Ex Cathedra, meanwhile (scarcely an amateur choir, when so many of its members have gone on to worldwide professional fame) is gearing up for its annual “Christmas Music by Candlelight” programmes, not only in the cosy, box-pewed St Paul’s Church in the Jewellery Quarter (December 18, 20, 21, 22), but also across the region as well as in London’s elegant church of St John in Smith Square.

Before then, though, Ex Cathedra is preparing for a very special concert at Birmingham Town Hall, where it is one of the artists-in-association, on Sunday December 12 (4pm).

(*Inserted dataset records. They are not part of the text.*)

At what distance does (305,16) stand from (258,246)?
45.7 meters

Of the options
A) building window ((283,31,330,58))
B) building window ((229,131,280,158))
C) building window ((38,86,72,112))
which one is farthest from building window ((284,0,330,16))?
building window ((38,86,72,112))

This will offer Parts I, II, III and VI of Bach’s Christmas Oratorio, originally a sequence of cantatas marking the various days of the festive season. Jeffrey Skidmore conducts, and the Ex Cathedra Baroque Orchestra collaborates. But these glamorous, crowd-pulling events are only part of what Ex Cathedra does.

Its educational programme is far and outreaching, its coaching of young people (not least through its own Academy) bears huge dividends, and its general ambassadorship for what goes on in Birmingham is invaluable.

Ex Cathedra’s recordings for Hyperion of baroque Latin-American sacred music have received huge acclaim around the world, and a new one, back in Europe, of Lassus’ St Matthew Passion will be released next Easter on the SOMM label.

Looking ahead into next year, the ever-enterprising Birmingham Choral Union, once enthusiastic advocates of David Fanshawe’s African Sanctus (for many years the BCU ladies wore colourful dresses designed on the basis of that theme), is preparing to perform the Birmingham premiere of Paul McCartney’s Ecce Cor Meum on March 19 (Birmingham Town Hall, 7.30pm).

The Blue Coat Schools Choirs will constitute the children’s chorus, and conductor Colin Baines’ programme also includes Vaughan Williams’ Dona Nobis Pacem.